From the items below, extract every line that contains the string "instances". Matches must agree in case.

^^^^^^^^

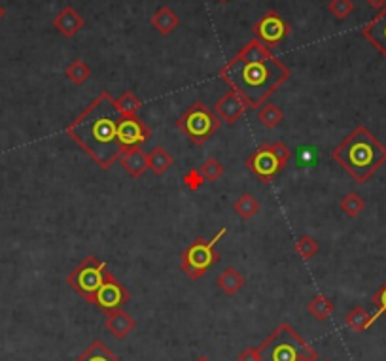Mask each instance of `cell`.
Returning <instances> with one entry per match:
<instances>
[{"mask_svg":"<svg viewBox=\"0 0 386 361\" xmlns=\"http://www.w3.org/2000/svg\"><path fill=\"white\" fill-rule=\"evenodd\" d=\"M258 121H260L263 127H267V129H275V127H278V125L284 121V113L277 104L265 102V104L260 108V112H258Z\"/></svg>","mask_w":386,"mask_h":361,"instance_id":"cb8c5ba5","label":"cell"},{"mask_svg":"<svg viewBox=\"0 0 386 361\" xmlns=\"http://www.w3.org/2000/svg\"><path fill=\"white\" fill-rule=\"evenodd\" d=\"M216 284H218V288L221 289V294L227 295V297H233L235 294H238V289L244 288V278L237 269L227 267V269H224V272L218 274Z\"/></svg>","mask_w":386,"mask_h":361,"instance_id":"ac0fdd59","label":"cell"},{"mask_svg":"<svg viewBox=\"0 0 386 361\" xmlns=\"http://www.w3.org/2000/svg\"><path fill=\"white\" fill-rule=\"evenodd\" d=\"M76 361H123V360L116 356L102 340H93V343L85 348L84 354L79 357H76Z\"/></svg>","mask_w":386,"mask_h":361,"instance_id":"ffe728a7","label":"cell"},{"mask_svg":"<svg viewBox=\"0 0 386 361\" xmlns=\"http://www.w3.org/2000/svg\"><path fill=\"white\" fill-rule=\"evenodd\" d=\"M375 320H377V318L371 316V314H369V312L360 305L354 306V309H352L345 318L346 326H348L352 331H356V333H363L365 329L371 328Z\"/></svg>","mask_w":386,"mask_h":361,"instance_id":"44dd1931","label":"cell"},{"mask_svg":"<svg viewBox=\"0 0 386 361\" xmlns=\"http://www.w3.org/2000/svg\"><path fill=\"white\" fill-rule=\"evenodd\" d=\"M227 235L226 227H221L220 231L216 233L214 237L206 240V238L199 237L189 244L184 254L180 257V269L186 272V277L189 280H199L203 278L212 267L220 261V254H218V243Z\"/></svg>","mask_w":386,"mask_h":361,"instance_id":"5b68a950","label":"cell"},{"mask_svg":"<svg viewBox=\"0 0 386 361\" xmlns=\"http://www.w3.org/2000/svg\"><path fill=\"white\" fill-rule=\"evenodd\" d=\"M326 361H329V360H326Z\"/></svg>","mask_w":386,"mask_h":361,"instance_id":"f35d334b","label":"cell"},{"mask_svg":"<svg viewBox=\"0 0 386 361\" xmlns=\"http://www.w3.org/2000/svg\"><path fill=\"white\" fill-rule=\"evenodd\" d=\"M195 361H210V360H209V357H206V356H199Z\"/></svg>","mask_w":386,"mask_h":361,"instance_id":"d590c367","label":"cell"},{"mask_svg":"<svg viewBox=\"0 0 386 361\" xmlns=\"http://www.w3.org/2000/svg\"><path fill=\"white\" fill-rule=\"evenodd\" d=\"M371 303H373L375 309H377V312L373 314L375 318L386 316V282L375 291L373 297H371Z\"/></svg>","mask_w":386,"mask_h":361,"instance_id":"1f68e13d","label":"cell"},{"mask_svg":"<svg viewBox=\"0 0 386 361\" xmlns=\"http://www.w3.org/2000/svg\"><path fill=\"white\" fill-rule=\"evenodd\" d=\"M290 76L292 70L255 38L250 40L220 70V78L254 110L263 106Z\"/></svg>","mask_w":386,"mask_h":361,"instance_id":"6da1fadb","label":"cell"},{"mask_svg":"<svg viewBox=\"0 0 386 361\" xmlns=\"http://www.w3.org/2000/svg\"><path fill=\"white\" fill-rule=\"evenodd\" d=\"M294 250H295V254H299V257L309 261L312 260L318 252H320V244H318L316 238H312L311 235H301V237L295 240Z\"/></svg>","mask_w":386,"mask_h":361,"instance_id":"484cf974","label":"cell"},{"mask_svg":"<svg viewBox=\"0 0 386 361\" xmlns=\"http://www.w3.org/2000/svg\"><path fill=\"white\" fill-rule=\"evenodd\" d=\"M328 10L331 16H335V19H346L354 11V2L352 0H329Z\"/></svg>","mask_w":386,"mask_h":361,"instance_id":"f546056e","label":"cell"},{"mask_svg":"<svg viewBox=\"0 0 386 361\" xmlns=\"http://www.w3.org/2000/svg\"><path fill=\"white\" fill-rule=\"evenodd\" d=\"M104 277H106V263L96 260L95 255H87L68 272L67 284L79 297H84L87 303H93V297L104 282Z\"/></svg>","mask_w":386,"mask_h":361,"instance_id":"ba28073f","label":"cell"},{"mask_svg":"<svg viewBox=\"0 0 386 361\" xmlns=\"http://www.w3.org/2000/svg\"><path fill=\"white\" fill-rule=\"evenodd\" d=\"M220 2H227V0H220Z\"/></svg>","mask_w":386,"mask_h":361,"instance_id":"74e56055","label":"cell"},{"mask_svg":"<svg viewBox=\"0 0 386 361\" xmlns=\"http://www.w3.org/2000/svg\"><path fill=\"white\" fill-rule=\"evenodd\" d=\"M303 361H316V360H303Z\"/></svg>","mask_w":386,"mask_h":361,"instance_id":"8d00e7d4","label":"cell"},{"mask_svg":"<svg viewBox=\"0 0 386 361\" xmlns=\"http://www.w3.org/2000/svg\"><path fill=\"white\" fill-rule=\"evenodd\" d=\"M172 165H175V159L165 148L155 146L152 152L148 153V169L152 170L155 176H163Z\"/></svg>","mask_w":386,"mask_h":361,"instance_id":"d6986e66","label":"cell"},{"mask_svg":"<svg viewBox=\"0 0 386 361\" xmlns=\"http://www.w3.org/2000/svg\"><path fill=\"white\" fill-rule=\"evenodd\" d=\"M362 36L386 59V6L362 28Z\"/></svg>","mask_w":386,"mask_h":361,"instance_id":"4fadbf2b","label":"cell"},{"mask_svg":"<svg viewBox=\"0 0 386 361\" xmlns=\"http://www.w3.org/2000/svg\"><path fill=\"white\" fill-rule=\"evenodd\" d=\"M369 6H373L375 10H382L386 6V0H368Z\"/></svg>","mask_w":386,"mask_h":361,"instance_id":"836d02e7","label":"cell"},{"mask_svg":"<svg viewBox=\"0 0 386 361\" xmlns=\"http://www.w3.org/2000/svg\"><path fill=\"white\" fill-rule=\"evenodd\" d=\"M121 116L116 101L108 91H102L78 118L67 127V135L95 161L108 170L121 153L118 140V123Z\"/></svg>","mask_w":386,"mask_h":361,"instance_id":"7a4b0ae2","label":"cell"},{"mask_svg":"<svg viewBox=\"0 0 386 361\" xmlns=\"http://www.w3.org/2000/svg\"><path fill=\"white\" fill-rule=\"evenodd\" d=\"M248 108V102L244 101L237 91H229L221 99H218V102L214 104V113L220 118V121L233 125L243 118Z\"/></svg>","mask_w":386,"mask_h":361,"instance_id":"7c38bea8","label":"cell"},{"mask_svg":"<svg viewBox=\"0 0 386 361\" xmlns=\"http://www.w3.org/2000/svg\"><path fill=\"white\" fill-rule=\"evenodd\" d=\"M84 17L74 10L72 6H65L55 17H53V27L65 36V38H74L76 34L84 28Z\"/></svg>","mask_w":386,"mask_h":361,"instance_id":"9a60e30c","label":"cell"},{"mask_svg":"<svg viewBox=\"0 0 386 361\" xmlns=\"http://www.w3.org/2000/svg\"><path fill=\"white\" fill-rule=\"evenodd\" d=\"M260 361H303L318 360V352L307 345L294 328L280 323L277 331L261 346H258Z\"/></svg>","mask_w":386,"mask_h":361,"instance_id":"277c9868","label":"cell"},{"mask_svg":"<svg viewBox=\"0 0 386 361\" xmlns=\"http://www.w3.org/2000/svg\"><path fill=\"white\" fill-rule=\"evenodd\" d=\"M150 23H152V27L155 28L159 34L169 36V34L175 33L176 28H178V25H180V17H178V13H176L172 8H169V6H161V8L153 13Z\"/></svg>","mask_w":386,"mask_h":361,"instance_id":"e0dca14e","label":"cell"},{"mask_svg":"<svg viewBox=\"0 0 386 361\" xmlns=\"http://www.w3.org/2000/svg\"><path fill=\"white\" fill-rule=\"evenodd\" d=\"M335 305L331 303V301L326 297V295L318 294L314 295L311 299V303H309V306H307V311H309V314H311L314 320H318V322H324V320H328L329 314L333 312Z\"/></svg>","mask_w":386,"mask_h":361,"instance_id":"603a6c76","label":"cell"},{"mask_svg":"<svg viewBox=\"0 0 386 361\" xmlns=\"http://www.w3.org/2000/svg\"><path fill=\"white\" fill-rule=\"evenodd\" d=\"M4 17H6V8L2 4H0V21H2Z\"/></svg>","mask_w":386,"mask_h":361,"instance_id":"e575fe53","label":"cell"},{"mask_svg":"<svg viewBox=\"0 0 386 361\" xmlns=\"http://www.w3.org/2000/svg\"><path fill=\"white\" fill-rule=\"evenodd\" d=\"M237 361H260L258 348H246L237 356Z\"/></svg>","mask_w":386,"mask_h":361,"instance_id":"d6a6232c","label":"cell"},{"mask_svg":"<svg viewBox=\"0 0 386 361\" xmlns=\"http://www.w3.org/2000/svg\"><path fill=\"white\" fill-rule=\"evenodd\" d=\"M129 299H131L129 289L125 288L121 282H118V280L114 278L112 272L106 271L104 282H102V286L99 288L95 297H93V305L104 312H112L121 309Z\"/></svg>","mask_w":386,"mask_h":361,"instance_id":"30bf717a","label":"cell"},{"mask_svg":"<svg viewBox=\"0 0 386 361\" xmlns=\"http://www.w3.org/2000/svg\"><path fill=\"white\" fill-rule=\"evenodd\" d=\"M152 136V129L136 118H121L118 123V140L121 148L140 146Z\"/></svg>","mask_w":386,"mask_h":361,"instance_id":"8fae6325","label":"cell"},{"mask_svg":"<svg viewBox=\"0 0 386 361\" xmlns=\"http://www.w3.org/2000/svg\"><path fill=\"white\" fill-rule=\"evenodd\" d=\"M290 157H292V150L284 142H272V144H263L255 152L250 153V157L246 159V167L255 178H260V182L269 184L288 165Z\"/></svg>","mask_w":386,"mask_h":361,"instance_id":"52a82bcc","label":"cell"},{"mask_svg":"<svg viewBox=\"0 0 386 361\" xmlns=\"http://www.w3.org/2000/svg\"><path fill=\"white\" fill-rule=\"evenodd\" d=\"M182 182H184V186H186L189 191H199V189L204 186V182L206 180H204L203 174H201V170L192 169L182 176Z\"/></svg>","mask_w":386,"mask_h":361,"instance_id":"4dcf8cb0","label":"cell"},{"mask_svg":"<svg viewBox=\"0 0 386 361\" xmlns=\"http://www.w3.org/2000/svg\"><path fill=\"white\" fill-rule=\"evenodd\" d=\"M119 163H121L127 174L133 176V178H140L148 170V153L142 152L140 146L121 148Z\"/></svg>","mask_w":386,"mask_h":361,"instance_id":"2e32d148","label":"cell"},{"mask_svg":"<svg viewBox=\"0 0 386 361\" xmlns=\"http://www.w3.org/2000/svg\"><path fill=\"white\" fill-rule=\"evenodd\" d=\"M252 33H254L255 40H260L265 48L272 50V48H277L288 36L290 25L278 16L277 11L269 10L254 23Z\"/></svg>","mask_w":386,"mask_h":361,"instance_id":"9c48e42d","label":"cell"},{"mask_svg":"<svg viewBox=\"0 0 386 361\" xmlns=\"http://www.w3.org/2000/svg\"><path fill=\"white\" fill-rule=\"evenodd\" d=\"M220 118L204 102L195 101L176 121V129L187 136L195 146H203L216 130L220 129Z\"/></svg>","mask_w":386,"mask_h":361,"instance_id":"8992f818","label":"cell"},{"mask_svg":"<svg viewBox=\"0 0 386 361\" xmlns=\"http://www.w3.org/2000/svg\"><path fill=\"white\" fill-rule=\"evenodd\" d=\"M233 210H235V214H237L241 220H250V218H254V216L260 212L261 204L254 195L243 193V195L233 203Z\"/></svg>","mask_w":386,"mask_h":361,"instance_id":"7402d4cb","label":"cell"},{"mask_svg":"<svg viewBox=\"0 0 386 361\" xmlns=\"http://www.w3.org/2000/svg\"><path fill=\"white\" fill-rule=\"evenodd\" d=\"M65 76L68 78V82H72L74 85H84L91 76V68L85 65L84 61H72L65 70Z\"/></svg>","mask_w":386,"mask_h":361,"instance_id":"4316f807","label":"cell"},{"mask_svg":"<svg viewBox=\"0 0 386 361\" xmlns=\"http://www.w3.org/2000/svg\"><path fill=\"white\" fill-rule=\"evenodd\" d=\"M104 328L108 329V333L112 335L114 339L123 340L136 328V320L131 316L129 312H125L123 309H118V311L106 312Z\"/></svg>","mask_w":386,"mask_h":361,"instance_id":"5bb4252c","label":"cell"},{"mask_svg":"<svg viewBox=\"0 0 386 361\" xmlns=\"http://www.w3.org/2000/svg\"><path fill=\"white\" fill-rule=\"evenodd\" d=\"M358 184H365L386 163V146L363 125H358L331 153Z\"/></svg>","mask_w":386,"mask_h":361,"instance_id":"3957f363","label":"cell"},{"mask_svg":"<svg viewBox=\"0 0 386 361\" xmlns=\"http://www.w3.org/2000/svg\"><path fill=\"white\" fill-rule=\"evenodd\" d=\"M341 210L345 212L348 218H356V216H360L363 212V209H365V201H363L358 193L351 191L348 195H345L343 197V201H341Z\"/></svg>","mask_w":386,"mask_h":361,"instance_id":"83f0119b","label":"cell"},{"mask_svg":"<svg viewBox=\"0 0 386 361\" xmlns=\"http://www.w3.org/2000/svg\"><path fill=\"white\" fill-rule=\"evenodd\" d=\"M199 170H201V174H203V178L206 182H216L220 180L221 176H224V172H226V167L218 161V159L210 157L206 159V161H203V165L199 167Z\"/></svg>","mask_w":386,"mask_h":361,"instance_id":"f1b7e54d","label":"cell"},{"mask_svg":"<svg viewBox=\"0 0 386 361\" xmlns=\"http://www.w3.org/2000/svg\"><path fill=\"white\" fill-rule=\"evenodd\" d=\"M116 106H118V112L121 118H135L136 112L140 110L142 101L133 91H125L123 95L116 101Z\"/></svg>","mask_w":386,"mask_h":361,"instance_id":"d4e9b609","label":"cell"}]
</instances>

^^^^^^^^

Written response »
Returning <instances> with one entry per match:
<instances>
</instances>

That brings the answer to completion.